I mentioned in my previous blog that I would explain what Problem Based Learning (or PBL for short) is. But before doing that, I should firstly explain that at York, my Law degree is very different to the traditional Law degree. We not only learn the law, but our learning process involves a practical next step of applying the law. Each week, we work within our student law firms made up of 12-14 students and we are given a problem that contains legal issues. For example, our “Criminal Law and Public Law” problem may focus around the issue of ‘should children be criminalised for their actions?‘ This problem would involve us engaging with what law currently is in a certain area, and also looking at what the law should be in that area. We discuss certain things such as:
‘Is the law unjust in that area?’
‘How does our jurisdiction in this area compare to others?
‘Should the law be changed to allow..?.’
These discussions within PBL are not only useful to help improve communication and debating skills, but they also help to understand other people’s point of view. Within our Student Law Firms, we will naturally have different opinions, so when engaging in these debates it’s really interesting to see others’ understanding of a certain topic. This is especially true when you get to debate with international or mature students who may have different outlooks on the topic.
So, back to talking about the interview. First, here is the guide that the Law School produces to give you an idea of what to expect on the interview day and during the interview.
The guide explains that the reason the Law School interviews prospective students to assess their suitability for the course. Because PBL is so different, with both group work and reflective learning, the interviews are trying to get a sense of whether your past experiences and you as a person are right for the course. The whole idea of an interview can see rather daunting, and I can admit I was extremely nervous in the run up to the interview, and especially on the day itself! But, the guide outlines each of the questions so you know what to expect.
There is a warm up question which you aren’t assessed on which helps you understand and ease you into the formalities of the interview.
The next three questions focus upon your own skills, and how they make you suitable to learning through PBL. In my interview for one of these first questions I discussed group work from my Duke of Edinburgh Award. I was able to address how group work went well, but in the same way, talking about how we overcame problems showed how I reflected on my experiences as well.
The next three questions are under the heading: Logic and Structured Argument and Creative Thinking. The best advice I always give relating to these questions is that there is not a right answer. The interview is focusing on how you can make a logical argument, supporting it, evaluating and building a counter argument, then reaching a conclusion. It doesn’t matter if the person interviewing you does not agree with your point of view, it’s about bringing your points of view across logically.

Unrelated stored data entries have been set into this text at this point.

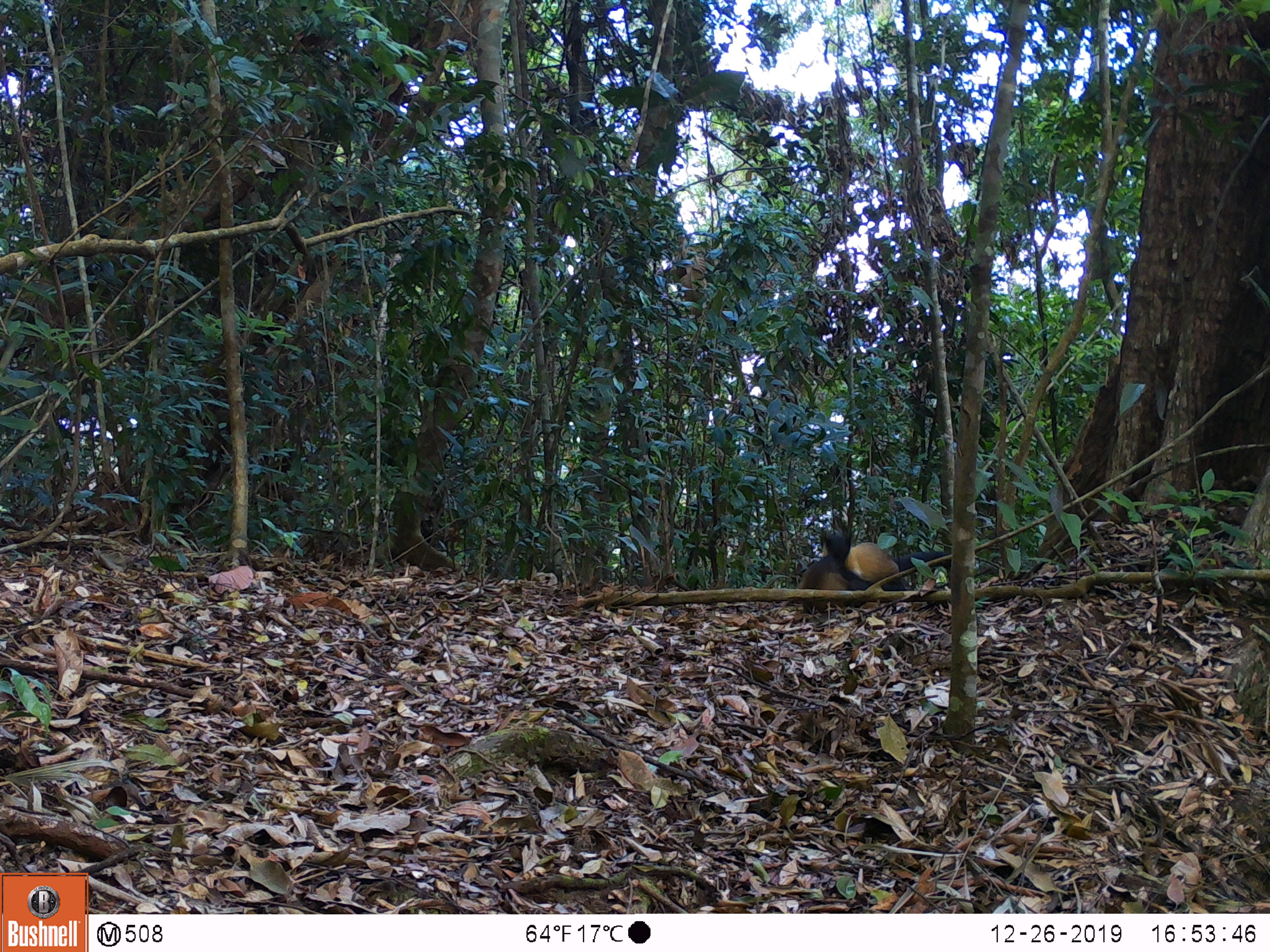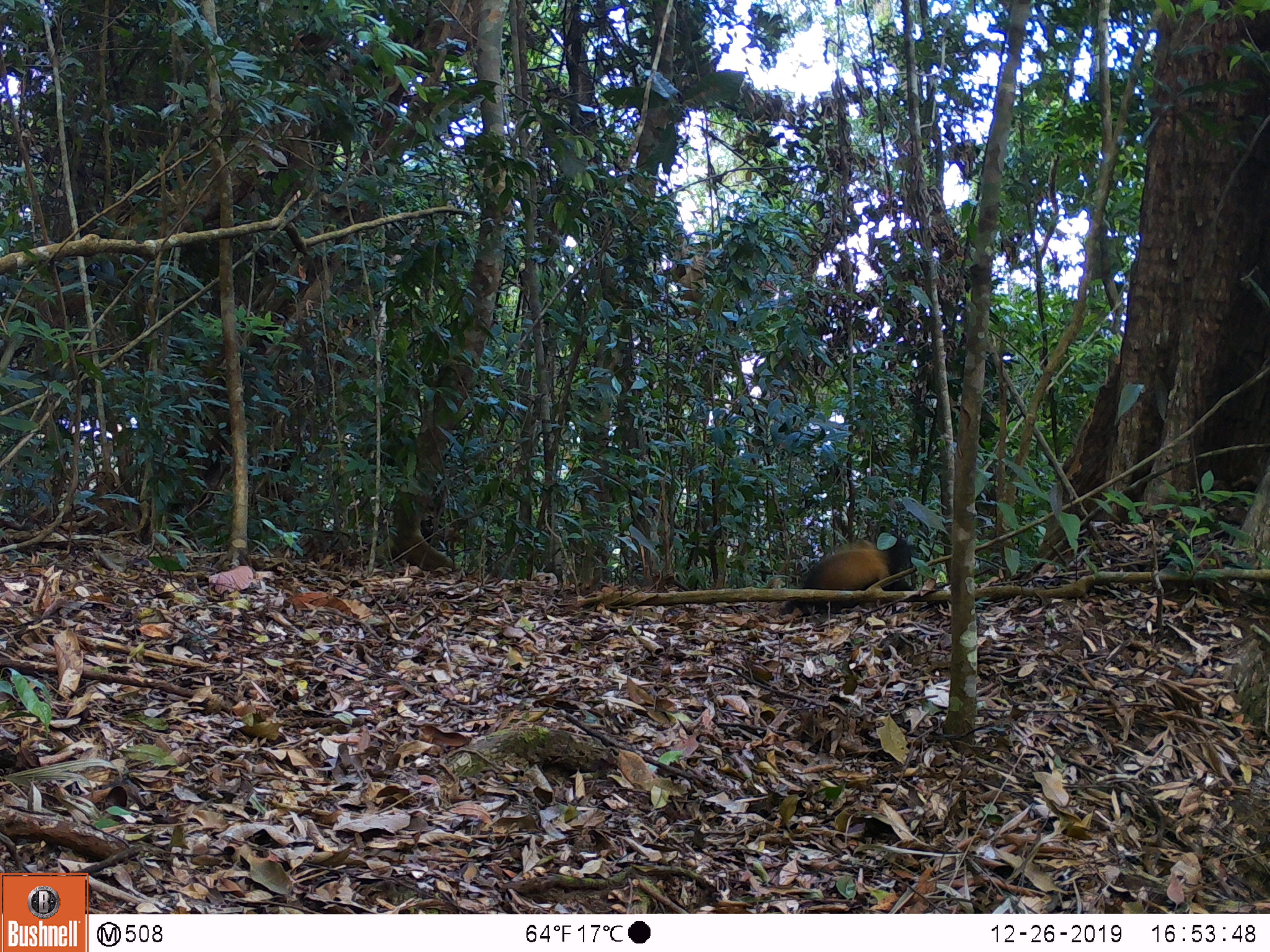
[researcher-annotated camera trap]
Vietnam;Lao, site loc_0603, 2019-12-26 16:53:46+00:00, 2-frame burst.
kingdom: Animalia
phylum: Chordata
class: Mammalia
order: Carnivora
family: Mustelidae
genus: Martes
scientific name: Martes flavigula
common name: yellow-throated marten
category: yellow throated marten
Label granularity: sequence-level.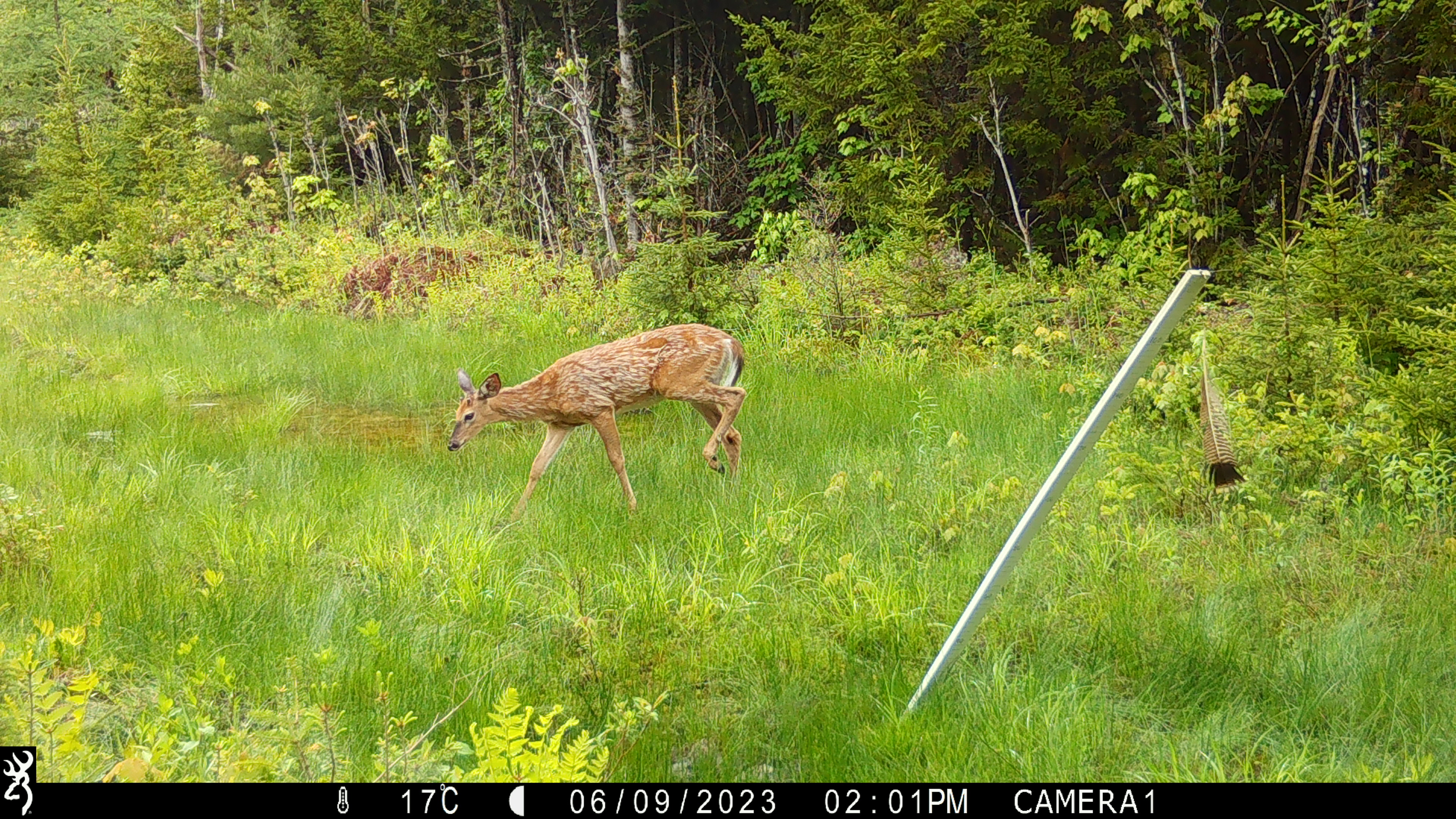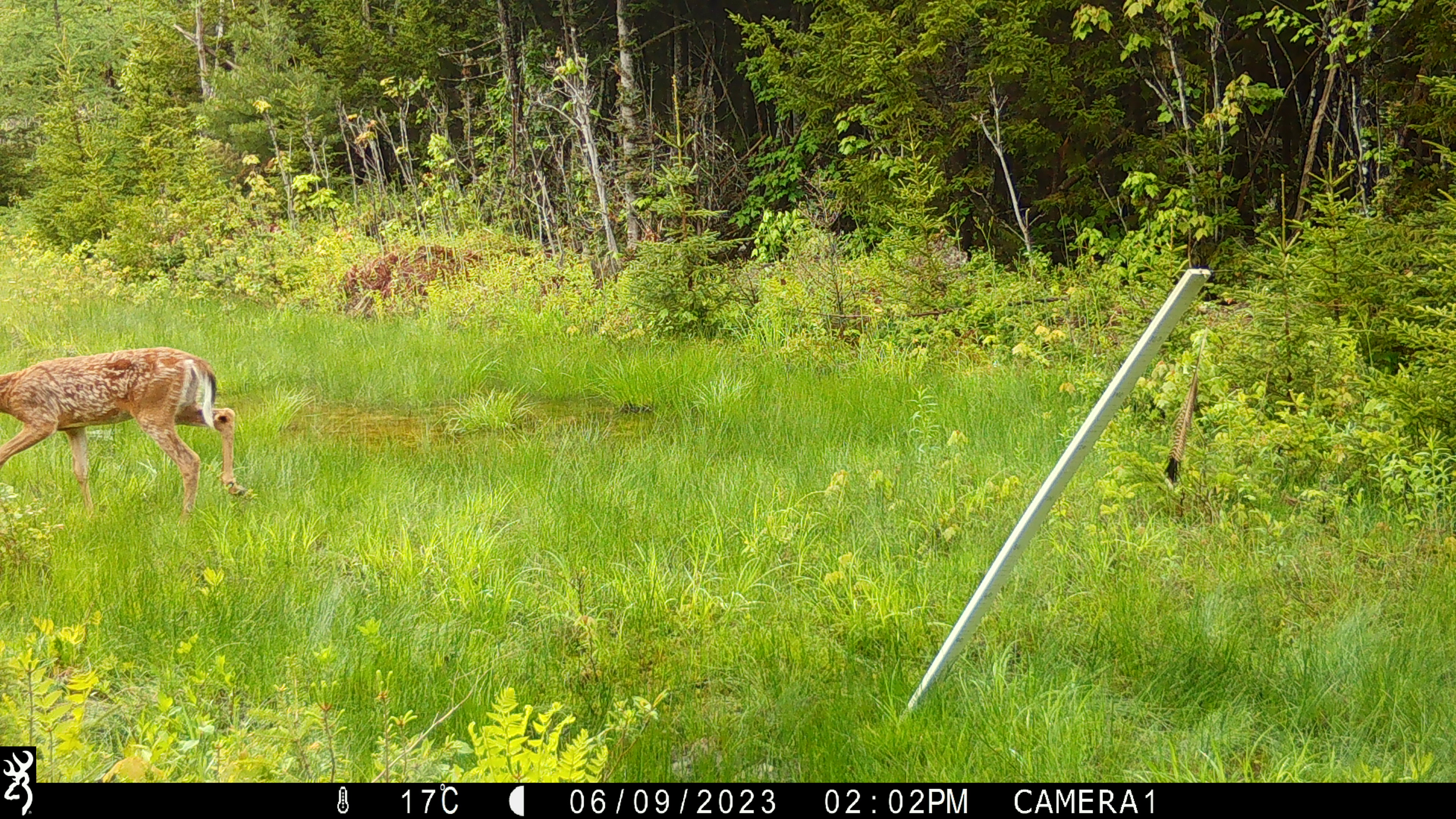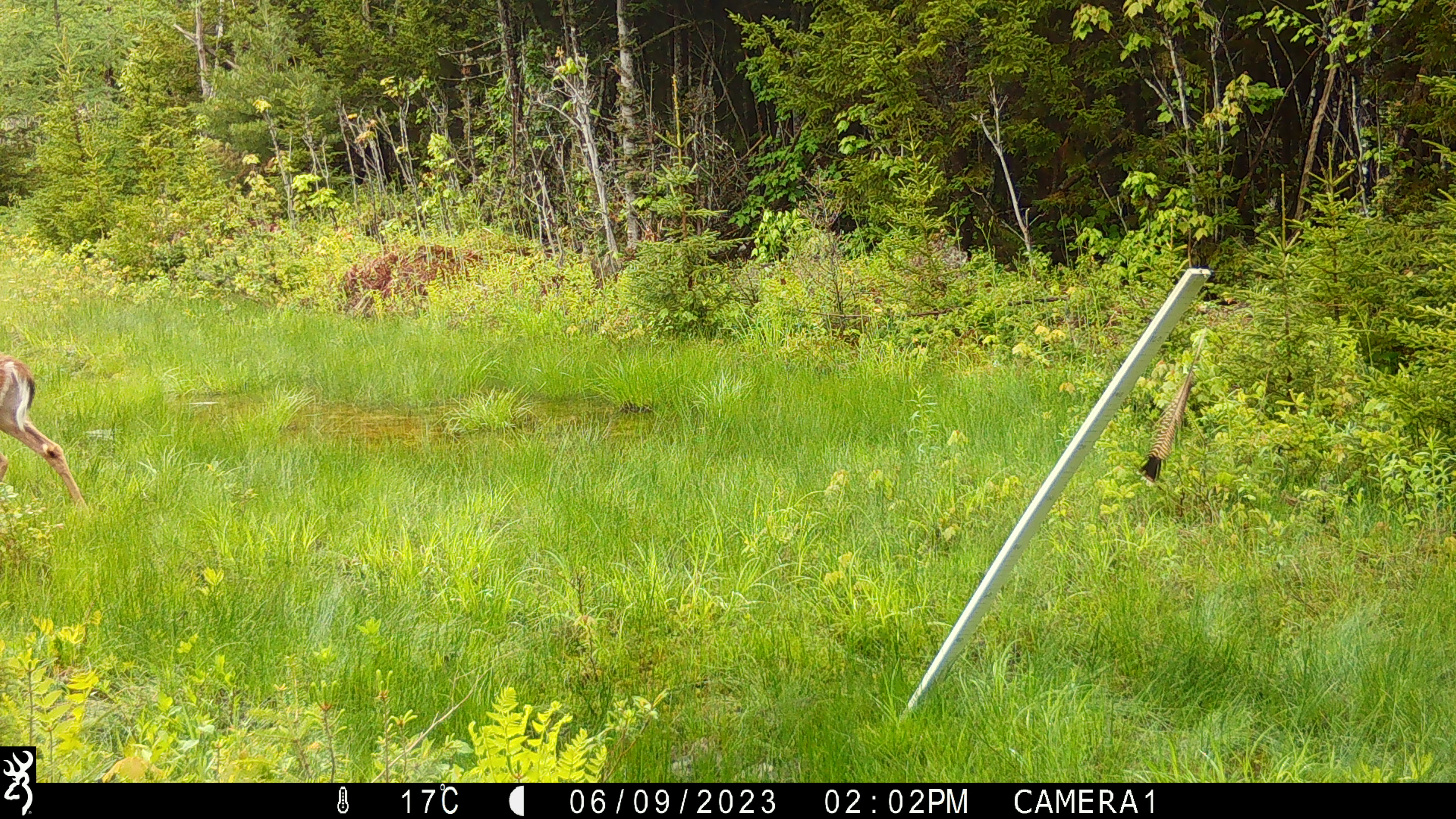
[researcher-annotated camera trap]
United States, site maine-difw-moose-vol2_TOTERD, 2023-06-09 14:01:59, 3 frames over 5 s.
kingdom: Animalia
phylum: Chordata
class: Mammalia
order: Artiodactyla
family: Cervidae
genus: Odocoileus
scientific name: Odocoileus virginianus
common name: white-tailed deer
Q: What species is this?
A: White-tailed deer (Odocoileus virginianus).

To give you an example, I will focus on a question the online guide covers, and show how the question could be tackled:
‘Should the government be allowed to hold suspected terrorists indefinitely without trial?’
- First, take a stance – I believe the government should be able to do this on the grounds of… public interest / saving lives potentially.
- Back up any points made – If terrorists were let free, then an atrocity was committed, there are serious consequences.
- Consider a counter argument – But, detaining them indefinitely, isn’t that a breach of their human rights?
- Back up points in the same way – What if it turns out they aren’t terrorists and they have been detained?
- Reach a reasoned conclusion according to what you have discussed.
Although that seems easy to do when you’re out of an interview, it can be easy to forget the pressure you feel when you are in an interview. One thing to note in any interview, but most definitely the one at York Law School, is that the interviewer is trying to get the best out of you. Do not be afraid to ask for a minute to gather your thoughts so you can express and develop your arguments clearly.
Throughout the interview, the interviewer is also assessing how you demonstrate PBL-related skills, such as verbal communication skills. This seems like another hurdle to overcome, however the interviewer is simply assessing who you are and how you work. Most likely, you already have these skills from other interviews or experiences through education so it’s not something you need to focus on. If you focus on being yourself, they will most likely just come naturally!
I hope this guide helped in giving an insight into the actual interview at York Law School, and if you are preparing for an interview or thinking of options of where to study, do not let interviews put you off! The interview day at York also includes a campus tour, talks from academics and an opportunity to quiz current students so it is not aiming to be a daunting or intimidating experience!